A North Korean woman mourns for her father, who died in the Korean War

A North Korean woman mourns for her father, who died in the Korean War

In fact, until I was fourteen, I couldn’t tell you the first thing about Korea, North or South, other than that I’d seen it on a globe. When I was young, the implacable hostility of North Korea towards the U.S., a consequence of the Korean War, was totally overshadowed by the same level of anti-American hostility coming out of China. China, at that time, was as secretive and forbidden as North Korea is today, and as totalitarian as well, but its colossal size and huge population gave it a much more formidable image. I recall the front cover photograph of a textbook about Asia we were assigned to read in high school, which showed Chinese students with raised fists shouting and denouncing U.S. imperialism. There was pure hatred in those faces. That was 1967 and the Vietnam War was heating up. Bad things were happening in that part of the world.

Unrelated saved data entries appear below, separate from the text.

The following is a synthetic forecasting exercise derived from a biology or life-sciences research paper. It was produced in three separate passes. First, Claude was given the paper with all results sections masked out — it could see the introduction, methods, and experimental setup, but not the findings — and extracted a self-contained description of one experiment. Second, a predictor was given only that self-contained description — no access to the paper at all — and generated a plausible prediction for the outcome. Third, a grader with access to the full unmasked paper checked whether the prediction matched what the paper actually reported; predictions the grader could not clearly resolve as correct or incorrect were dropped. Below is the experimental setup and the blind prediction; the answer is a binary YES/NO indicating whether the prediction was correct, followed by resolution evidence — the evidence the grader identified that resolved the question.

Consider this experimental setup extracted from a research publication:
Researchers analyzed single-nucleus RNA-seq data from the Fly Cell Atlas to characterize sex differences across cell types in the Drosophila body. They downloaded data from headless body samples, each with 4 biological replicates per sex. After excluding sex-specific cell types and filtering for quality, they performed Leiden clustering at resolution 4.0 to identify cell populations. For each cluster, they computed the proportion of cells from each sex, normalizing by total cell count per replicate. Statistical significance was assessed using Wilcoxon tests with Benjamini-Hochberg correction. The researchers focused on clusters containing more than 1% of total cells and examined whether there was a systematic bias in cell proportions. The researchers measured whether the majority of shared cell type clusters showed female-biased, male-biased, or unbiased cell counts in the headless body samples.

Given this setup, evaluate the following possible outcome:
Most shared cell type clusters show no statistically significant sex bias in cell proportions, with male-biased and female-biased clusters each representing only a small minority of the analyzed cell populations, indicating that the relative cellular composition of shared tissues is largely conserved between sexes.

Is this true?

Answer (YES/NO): YES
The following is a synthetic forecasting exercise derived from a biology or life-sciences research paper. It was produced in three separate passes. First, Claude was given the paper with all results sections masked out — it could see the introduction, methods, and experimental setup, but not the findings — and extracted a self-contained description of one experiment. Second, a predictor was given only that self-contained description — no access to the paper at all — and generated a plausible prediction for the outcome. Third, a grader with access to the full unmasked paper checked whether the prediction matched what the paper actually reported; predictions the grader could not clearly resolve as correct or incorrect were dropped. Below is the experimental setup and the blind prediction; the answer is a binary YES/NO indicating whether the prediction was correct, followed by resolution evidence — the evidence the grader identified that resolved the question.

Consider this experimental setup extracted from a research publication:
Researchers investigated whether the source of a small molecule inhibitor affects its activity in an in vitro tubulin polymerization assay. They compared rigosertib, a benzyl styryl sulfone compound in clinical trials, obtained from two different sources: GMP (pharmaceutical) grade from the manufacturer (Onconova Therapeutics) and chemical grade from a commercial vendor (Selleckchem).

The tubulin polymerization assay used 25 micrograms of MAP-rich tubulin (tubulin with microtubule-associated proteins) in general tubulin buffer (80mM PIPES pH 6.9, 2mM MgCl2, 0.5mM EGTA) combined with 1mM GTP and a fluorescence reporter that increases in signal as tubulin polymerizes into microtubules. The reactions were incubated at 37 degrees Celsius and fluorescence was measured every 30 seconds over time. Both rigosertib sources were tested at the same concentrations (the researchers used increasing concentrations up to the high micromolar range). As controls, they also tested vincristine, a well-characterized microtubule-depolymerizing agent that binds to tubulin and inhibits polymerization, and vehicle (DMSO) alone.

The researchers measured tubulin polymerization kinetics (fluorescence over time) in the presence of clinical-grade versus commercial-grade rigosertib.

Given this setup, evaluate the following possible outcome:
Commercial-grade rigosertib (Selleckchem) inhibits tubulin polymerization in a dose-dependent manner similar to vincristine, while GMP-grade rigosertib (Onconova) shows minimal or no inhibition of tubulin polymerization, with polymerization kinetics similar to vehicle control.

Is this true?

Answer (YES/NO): YES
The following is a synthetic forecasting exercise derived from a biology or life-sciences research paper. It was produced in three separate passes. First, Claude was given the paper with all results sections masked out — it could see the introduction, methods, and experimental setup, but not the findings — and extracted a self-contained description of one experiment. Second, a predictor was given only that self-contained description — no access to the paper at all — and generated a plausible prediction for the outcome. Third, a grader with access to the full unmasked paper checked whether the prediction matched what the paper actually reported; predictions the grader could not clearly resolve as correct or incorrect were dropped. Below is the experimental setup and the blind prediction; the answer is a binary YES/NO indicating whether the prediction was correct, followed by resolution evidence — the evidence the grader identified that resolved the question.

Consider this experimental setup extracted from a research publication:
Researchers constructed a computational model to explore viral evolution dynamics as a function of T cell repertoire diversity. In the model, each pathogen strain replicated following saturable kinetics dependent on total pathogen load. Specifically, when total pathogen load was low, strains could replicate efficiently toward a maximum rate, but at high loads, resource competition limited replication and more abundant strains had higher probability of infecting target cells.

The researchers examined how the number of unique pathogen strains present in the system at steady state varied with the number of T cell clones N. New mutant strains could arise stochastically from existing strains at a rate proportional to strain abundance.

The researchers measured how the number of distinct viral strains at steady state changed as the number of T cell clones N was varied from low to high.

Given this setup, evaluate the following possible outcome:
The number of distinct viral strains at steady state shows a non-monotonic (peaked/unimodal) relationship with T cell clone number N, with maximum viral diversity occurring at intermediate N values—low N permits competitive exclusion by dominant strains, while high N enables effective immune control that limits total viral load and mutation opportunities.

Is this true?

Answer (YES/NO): NO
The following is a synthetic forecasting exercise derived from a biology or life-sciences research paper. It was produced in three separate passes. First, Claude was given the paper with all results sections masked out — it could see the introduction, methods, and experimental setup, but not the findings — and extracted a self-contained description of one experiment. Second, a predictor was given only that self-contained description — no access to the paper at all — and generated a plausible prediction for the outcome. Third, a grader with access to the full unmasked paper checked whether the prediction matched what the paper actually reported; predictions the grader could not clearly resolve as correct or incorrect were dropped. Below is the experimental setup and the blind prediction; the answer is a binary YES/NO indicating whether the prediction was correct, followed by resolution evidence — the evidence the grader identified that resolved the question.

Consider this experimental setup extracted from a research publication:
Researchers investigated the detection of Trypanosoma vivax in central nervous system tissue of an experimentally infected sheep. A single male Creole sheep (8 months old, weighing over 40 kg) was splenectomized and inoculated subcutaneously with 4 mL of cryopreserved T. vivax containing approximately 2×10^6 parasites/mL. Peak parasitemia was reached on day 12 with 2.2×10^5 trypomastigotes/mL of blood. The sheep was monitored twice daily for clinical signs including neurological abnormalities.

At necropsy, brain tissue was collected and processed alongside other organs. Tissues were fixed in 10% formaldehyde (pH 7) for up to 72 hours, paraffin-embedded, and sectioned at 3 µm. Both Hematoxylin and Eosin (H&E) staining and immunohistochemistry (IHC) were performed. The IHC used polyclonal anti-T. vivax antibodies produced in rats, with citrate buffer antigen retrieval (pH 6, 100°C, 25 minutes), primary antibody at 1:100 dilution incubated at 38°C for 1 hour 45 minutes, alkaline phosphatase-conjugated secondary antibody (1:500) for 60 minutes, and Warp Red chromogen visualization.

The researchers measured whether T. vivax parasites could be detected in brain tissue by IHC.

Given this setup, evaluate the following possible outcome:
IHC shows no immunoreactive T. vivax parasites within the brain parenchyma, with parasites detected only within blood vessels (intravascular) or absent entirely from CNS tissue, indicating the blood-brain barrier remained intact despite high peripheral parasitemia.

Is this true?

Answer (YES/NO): YES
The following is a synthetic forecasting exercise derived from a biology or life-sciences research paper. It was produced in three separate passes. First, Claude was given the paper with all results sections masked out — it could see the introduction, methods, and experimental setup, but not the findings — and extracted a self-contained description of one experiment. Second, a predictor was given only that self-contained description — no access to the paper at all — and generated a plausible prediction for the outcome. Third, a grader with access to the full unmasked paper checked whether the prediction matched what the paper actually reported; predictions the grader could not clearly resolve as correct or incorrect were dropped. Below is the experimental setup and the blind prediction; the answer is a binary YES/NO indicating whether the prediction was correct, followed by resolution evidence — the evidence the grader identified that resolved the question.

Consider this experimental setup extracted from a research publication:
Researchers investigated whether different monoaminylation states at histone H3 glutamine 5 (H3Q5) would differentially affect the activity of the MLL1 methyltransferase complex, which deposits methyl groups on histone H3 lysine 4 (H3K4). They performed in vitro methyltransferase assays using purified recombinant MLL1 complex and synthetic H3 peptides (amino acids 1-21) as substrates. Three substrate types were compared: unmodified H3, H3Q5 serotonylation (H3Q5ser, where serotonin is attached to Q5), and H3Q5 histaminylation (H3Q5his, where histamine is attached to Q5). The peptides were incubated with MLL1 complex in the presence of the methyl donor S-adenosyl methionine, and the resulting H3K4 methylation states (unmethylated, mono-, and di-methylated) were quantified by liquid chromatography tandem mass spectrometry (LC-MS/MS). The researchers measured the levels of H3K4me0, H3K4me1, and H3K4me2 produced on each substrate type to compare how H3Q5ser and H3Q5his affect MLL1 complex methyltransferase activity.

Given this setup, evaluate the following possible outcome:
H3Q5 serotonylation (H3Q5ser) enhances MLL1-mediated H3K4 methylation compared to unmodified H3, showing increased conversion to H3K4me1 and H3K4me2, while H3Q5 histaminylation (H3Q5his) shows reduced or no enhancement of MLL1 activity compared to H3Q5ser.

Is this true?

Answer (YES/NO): NO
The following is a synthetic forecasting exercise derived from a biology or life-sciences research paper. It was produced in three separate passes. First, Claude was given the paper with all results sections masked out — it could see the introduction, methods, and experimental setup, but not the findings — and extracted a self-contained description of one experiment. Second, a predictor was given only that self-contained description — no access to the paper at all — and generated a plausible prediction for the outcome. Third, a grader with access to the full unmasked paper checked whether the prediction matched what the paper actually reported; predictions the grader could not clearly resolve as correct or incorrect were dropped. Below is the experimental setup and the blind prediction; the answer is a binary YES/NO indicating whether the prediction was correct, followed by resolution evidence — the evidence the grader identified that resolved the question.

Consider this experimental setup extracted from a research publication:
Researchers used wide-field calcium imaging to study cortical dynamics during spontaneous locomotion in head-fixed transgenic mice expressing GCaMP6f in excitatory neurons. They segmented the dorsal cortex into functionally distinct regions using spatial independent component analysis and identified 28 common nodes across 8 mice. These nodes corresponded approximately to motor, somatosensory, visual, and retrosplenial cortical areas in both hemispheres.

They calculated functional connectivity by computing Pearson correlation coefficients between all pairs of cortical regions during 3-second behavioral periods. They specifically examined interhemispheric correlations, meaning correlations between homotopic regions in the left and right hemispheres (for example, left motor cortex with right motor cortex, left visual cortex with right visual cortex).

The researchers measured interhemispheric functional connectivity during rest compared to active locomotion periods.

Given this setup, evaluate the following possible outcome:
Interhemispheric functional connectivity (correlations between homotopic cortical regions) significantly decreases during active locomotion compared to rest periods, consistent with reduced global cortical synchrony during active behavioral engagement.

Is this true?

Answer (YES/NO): YES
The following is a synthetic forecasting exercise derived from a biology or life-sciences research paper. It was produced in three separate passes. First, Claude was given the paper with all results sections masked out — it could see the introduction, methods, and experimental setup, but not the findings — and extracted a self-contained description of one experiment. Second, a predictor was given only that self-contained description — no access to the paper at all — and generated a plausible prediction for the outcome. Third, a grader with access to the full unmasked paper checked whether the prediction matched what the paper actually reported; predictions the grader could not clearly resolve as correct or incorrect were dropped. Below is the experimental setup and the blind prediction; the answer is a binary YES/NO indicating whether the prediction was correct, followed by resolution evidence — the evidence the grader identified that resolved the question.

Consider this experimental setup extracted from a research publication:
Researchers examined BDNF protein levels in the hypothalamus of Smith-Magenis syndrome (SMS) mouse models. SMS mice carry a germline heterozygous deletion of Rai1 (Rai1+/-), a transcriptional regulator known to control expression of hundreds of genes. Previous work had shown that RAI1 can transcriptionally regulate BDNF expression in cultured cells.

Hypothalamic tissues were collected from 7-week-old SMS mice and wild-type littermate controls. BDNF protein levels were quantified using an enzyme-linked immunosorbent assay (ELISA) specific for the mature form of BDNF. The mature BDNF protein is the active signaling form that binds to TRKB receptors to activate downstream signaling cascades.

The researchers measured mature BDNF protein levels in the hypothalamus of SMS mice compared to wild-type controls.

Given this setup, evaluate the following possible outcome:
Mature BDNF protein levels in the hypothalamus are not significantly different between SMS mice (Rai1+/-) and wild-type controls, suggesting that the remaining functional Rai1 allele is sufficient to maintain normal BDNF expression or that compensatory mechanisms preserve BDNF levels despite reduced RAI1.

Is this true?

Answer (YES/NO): NO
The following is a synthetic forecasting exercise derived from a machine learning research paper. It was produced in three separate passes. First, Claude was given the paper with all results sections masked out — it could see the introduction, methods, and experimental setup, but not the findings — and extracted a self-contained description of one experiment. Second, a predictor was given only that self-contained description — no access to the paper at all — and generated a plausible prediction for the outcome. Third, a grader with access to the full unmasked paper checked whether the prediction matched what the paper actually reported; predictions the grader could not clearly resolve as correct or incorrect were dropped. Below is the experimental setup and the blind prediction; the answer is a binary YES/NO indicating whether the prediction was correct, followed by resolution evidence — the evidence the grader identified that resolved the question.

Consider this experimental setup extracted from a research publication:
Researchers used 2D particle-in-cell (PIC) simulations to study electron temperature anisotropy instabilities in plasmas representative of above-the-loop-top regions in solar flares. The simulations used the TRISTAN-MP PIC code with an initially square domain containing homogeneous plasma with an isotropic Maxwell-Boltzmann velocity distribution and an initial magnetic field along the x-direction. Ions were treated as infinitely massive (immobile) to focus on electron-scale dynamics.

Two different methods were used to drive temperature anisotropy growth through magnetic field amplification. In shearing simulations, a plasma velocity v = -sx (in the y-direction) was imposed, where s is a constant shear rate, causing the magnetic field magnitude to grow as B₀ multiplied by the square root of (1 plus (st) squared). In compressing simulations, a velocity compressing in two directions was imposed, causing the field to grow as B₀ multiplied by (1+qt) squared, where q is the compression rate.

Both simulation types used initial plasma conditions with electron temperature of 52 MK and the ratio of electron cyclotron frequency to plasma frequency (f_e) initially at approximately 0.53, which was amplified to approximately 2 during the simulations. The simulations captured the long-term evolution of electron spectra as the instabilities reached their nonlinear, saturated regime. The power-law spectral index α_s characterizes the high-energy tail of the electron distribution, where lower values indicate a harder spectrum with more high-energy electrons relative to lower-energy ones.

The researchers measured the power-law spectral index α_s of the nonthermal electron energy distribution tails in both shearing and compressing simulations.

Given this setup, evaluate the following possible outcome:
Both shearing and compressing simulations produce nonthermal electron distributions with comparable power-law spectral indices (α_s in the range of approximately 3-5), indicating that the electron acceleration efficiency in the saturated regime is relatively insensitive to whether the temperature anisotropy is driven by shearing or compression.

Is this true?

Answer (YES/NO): NO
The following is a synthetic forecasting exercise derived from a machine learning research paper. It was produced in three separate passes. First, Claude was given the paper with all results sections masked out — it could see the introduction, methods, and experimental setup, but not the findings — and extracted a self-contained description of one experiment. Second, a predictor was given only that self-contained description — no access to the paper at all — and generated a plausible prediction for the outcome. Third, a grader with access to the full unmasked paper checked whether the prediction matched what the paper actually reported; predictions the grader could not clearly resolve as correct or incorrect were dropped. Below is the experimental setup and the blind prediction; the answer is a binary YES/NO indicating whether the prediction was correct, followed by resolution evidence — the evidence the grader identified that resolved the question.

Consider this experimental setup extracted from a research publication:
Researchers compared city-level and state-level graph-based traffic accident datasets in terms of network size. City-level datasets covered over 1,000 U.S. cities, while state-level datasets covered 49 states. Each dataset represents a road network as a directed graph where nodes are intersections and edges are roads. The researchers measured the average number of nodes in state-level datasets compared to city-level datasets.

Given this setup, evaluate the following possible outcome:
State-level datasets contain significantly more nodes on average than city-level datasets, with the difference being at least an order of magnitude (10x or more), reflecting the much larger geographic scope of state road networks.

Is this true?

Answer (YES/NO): YES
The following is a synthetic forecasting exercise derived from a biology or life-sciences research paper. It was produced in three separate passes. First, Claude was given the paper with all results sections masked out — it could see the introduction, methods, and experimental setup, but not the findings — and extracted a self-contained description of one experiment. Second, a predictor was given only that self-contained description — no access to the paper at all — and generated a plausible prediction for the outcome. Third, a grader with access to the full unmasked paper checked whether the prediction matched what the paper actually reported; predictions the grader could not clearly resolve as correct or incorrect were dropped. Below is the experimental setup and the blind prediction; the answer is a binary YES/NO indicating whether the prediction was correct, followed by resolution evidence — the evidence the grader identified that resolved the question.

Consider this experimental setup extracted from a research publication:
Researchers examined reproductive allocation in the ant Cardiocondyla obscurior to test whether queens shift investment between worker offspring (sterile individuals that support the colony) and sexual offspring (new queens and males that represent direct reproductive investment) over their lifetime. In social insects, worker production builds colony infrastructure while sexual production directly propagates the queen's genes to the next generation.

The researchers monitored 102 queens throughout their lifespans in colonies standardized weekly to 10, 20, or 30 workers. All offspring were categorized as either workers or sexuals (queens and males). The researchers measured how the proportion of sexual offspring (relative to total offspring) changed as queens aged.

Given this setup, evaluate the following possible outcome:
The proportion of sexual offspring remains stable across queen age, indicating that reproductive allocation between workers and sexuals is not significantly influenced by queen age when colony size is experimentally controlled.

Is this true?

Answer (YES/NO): NO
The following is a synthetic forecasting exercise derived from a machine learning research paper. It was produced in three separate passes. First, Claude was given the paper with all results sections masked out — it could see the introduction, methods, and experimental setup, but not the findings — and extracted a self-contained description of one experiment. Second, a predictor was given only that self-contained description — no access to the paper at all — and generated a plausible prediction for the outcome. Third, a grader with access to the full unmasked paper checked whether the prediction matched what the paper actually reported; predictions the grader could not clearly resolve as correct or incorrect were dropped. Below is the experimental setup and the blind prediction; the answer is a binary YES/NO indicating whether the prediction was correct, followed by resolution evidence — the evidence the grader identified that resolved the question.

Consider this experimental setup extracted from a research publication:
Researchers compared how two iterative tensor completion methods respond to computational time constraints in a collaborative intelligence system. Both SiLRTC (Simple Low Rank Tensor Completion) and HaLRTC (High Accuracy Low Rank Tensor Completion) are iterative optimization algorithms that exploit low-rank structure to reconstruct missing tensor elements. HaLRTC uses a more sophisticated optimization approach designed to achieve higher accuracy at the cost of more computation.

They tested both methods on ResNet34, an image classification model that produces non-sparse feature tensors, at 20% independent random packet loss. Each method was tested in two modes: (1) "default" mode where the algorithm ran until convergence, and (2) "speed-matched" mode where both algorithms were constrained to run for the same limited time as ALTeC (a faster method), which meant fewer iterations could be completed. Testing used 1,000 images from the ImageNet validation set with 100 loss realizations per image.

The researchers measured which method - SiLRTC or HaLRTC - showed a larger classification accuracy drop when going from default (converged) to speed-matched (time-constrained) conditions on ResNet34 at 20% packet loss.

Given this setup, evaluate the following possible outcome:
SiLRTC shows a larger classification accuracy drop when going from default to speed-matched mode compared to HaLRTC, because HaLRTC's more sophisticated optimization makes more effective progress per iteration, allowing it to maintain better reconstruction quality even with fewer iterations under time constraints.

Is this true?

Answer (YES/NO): NO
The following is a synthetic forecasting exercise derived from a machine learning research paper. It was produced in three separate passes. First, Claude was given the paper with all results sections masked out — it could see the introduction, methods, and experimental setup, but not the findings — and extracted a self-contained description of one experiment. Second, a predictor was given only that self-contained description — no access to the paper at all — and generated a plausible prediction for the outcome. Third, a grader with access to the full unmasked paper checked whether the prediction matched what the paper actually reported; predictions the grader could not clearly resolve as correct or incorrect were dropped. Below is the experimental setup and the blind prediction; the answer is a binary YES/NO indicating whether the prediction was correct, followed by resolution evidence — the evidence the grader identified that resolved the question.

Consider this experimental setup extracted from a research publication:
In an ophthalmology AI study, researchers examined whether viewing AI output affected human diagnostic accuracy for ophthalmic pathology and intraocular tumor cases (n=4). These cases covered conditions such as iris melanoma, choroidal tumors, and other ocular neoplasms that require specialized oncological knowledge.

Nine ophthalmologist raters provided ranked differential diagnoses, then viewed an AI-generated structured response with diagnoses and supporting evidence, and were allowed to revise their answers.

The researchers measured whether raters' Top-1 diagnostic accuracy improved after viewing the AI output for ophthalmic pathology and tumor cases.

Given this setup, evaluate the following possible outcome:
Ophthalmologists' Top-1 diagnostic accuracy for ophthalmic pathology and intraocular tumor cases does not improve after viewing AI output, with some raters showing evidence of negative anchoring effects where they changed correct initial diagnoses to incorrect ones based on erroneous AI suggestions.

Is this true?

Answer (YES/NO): NO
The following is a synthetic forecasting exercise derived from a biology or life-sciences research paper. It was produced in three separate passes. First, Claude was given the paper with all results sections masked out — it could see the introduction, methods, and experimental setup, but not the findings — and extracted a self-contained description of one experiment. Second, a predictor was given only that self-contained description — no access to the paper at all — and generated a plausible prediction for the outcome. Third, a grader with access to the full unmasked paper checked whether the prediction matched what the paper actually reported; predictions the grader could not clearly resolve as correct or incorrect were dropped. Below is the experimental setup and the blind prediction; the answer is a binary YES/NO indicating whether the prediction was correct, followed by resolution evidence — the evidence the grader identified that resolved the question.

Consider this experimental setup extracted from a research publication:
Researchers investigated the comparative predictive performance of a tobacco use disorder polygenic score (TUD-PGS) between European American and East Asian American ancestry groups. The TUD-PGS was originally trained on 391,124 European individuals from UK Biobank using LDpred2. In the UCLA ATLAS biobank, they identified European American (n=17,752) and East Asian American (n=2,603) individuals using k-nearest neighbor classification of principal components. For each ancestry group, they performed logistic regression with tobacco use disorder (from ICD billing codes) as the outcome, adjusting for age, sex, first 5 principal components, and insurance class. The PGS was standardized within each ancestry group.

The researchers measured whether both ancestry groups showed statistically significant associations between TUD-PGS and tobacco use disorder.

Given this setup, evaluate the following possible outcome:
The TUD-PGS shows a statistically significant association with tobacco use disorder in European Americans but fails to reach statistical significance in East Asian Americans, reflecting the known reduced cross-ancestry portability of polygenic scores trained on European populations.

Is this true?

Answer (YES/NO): NO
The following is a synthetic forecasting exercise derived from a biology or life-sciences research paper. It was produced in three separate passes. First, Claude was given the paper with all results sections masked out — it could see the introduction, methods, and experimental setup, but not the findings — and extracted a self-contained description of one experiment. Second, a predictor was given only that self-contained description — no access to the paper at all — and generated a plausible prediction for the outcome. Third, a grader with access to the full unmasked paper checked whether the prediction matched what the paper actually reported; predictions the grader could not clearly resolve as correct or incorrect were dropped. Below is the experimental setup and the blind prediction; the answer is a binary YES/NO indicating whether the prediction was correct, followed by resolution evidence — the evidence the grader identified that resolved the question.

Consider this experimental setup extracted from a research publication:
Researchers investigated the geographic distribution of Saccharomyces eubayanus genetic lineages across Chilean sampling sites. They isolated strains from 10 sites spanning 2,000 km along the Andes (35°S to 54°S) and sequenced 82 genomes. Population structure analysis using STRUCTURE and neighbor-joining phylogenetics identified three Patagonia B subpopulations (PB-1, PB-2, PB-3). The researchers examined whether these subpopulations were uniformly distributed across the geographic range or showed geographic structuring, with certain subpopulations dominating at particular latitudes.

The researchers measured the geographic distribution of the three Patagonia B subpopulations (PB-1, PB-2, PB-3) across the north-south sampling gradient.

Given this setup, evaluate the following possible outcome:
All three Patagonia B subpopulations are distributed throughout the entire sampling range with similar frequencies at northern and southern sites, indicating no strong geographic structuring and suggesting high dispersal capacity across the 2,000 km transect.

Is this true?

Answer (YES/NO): NO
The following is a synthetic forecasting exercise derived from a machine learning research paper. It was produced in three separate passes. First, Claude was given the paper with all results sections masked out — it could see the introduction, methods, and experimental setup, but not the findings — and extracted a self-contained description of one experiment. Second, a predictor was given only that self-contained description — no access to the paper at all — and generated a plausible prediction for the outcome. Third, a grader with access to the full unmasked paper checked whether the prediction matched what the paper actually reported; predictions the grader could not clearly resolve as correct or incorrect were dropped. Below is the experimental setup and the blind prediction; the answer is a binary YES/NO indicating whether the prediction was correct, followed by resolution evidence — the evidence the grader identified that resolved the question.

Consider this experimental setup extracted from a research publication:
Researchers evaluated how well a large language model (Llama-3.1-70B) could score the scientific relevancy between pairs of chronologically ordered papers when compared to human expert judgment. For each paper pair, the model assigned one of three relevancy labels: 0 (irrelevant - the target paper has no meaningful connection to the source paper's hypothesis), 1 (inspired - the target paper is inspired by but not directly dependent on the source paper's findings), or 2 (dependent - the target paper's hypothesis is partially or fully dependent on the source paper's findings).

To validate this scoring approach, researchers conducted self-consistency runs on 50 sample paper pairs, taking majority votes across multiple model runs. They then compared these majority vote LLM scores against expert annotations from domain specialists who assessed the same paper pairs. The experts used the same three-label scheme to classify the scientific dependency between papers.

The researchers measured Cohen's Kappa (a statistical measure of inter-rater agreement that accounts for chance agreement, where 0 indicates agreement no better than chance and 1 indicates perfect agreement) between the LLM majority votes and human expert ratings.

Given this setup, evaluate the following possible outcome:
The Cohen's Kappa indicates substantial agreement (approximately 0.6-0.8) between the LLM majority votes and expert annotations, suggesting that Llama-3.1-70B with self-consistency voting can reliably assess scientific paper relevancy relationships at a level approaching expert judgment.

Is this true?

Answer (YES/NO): NO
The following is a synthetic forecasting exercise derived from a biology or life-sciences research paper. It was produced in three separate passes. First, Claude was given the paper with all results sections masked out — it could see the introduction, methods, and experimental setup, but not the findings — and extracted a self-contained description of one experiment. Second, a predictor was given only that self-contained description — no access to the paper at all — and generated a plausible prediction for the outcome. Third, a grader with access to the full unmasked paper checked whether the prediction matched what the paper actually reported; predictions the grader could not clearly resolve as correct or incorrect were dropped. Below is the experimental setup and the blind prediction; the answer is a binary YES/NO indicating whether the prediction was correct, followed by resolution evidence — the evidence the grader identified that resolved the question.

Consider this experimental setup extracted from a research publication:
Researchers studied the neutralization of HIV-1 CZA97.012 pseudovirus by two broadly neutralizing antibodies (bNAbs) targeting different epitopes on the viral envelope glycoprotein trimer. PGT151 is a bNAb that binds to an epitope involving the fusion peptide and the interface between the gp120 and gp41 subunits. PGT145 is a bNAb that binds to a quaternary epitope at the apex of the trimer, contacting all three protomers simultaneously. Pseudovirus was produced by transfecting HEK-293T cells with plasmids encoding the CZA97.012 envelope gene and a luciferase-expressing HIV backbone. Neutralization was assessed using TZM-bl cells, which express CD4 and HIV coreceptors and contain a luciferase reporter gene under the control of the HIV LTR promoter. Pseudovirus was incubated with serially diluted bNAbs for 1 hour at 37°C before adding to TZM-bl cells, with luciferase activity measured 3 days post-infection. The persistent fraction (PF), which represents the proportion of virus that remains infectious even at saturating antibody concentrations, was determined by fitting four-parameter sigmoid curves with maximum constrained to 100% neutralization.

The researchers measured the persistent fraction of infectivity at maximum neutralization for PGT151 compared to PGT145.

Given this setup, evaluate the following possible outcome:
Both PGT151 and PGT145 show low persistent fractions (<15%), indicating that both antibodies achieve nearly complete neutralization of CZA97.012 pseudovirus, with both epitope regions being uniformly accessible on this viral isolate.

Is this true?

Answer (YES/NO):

On January 23, 1968, the U.S. naval ship Pueblo was captured by the North Korean Navy while fifteen miles off the coast of that country. I still remember first hearing about it – right after getting out of band practice as a high school freshman. That was my first inkling of the evil of North Korea. It was not a happy day. It seemed like we had nothing but enemies in Asia. One sailor was killed and several wounded when the Pueblo was attacked. The ship was captured and the crew of 83 taken to North Korea. After a few weeks of intense news coverage, they were pretty much forgotten as the Vietnam War reached the peak of its intensity in 1968, not to mention the anti-war protests, assassinations and race riots that swept the nation that year. After being held prisoner for eleven months, and often beaten to force them to admit they were spying (which they were), they were released. The commander of the Pueblo, Lloyd Bucher, wrote a riveting book about the ordeal which I read many years later.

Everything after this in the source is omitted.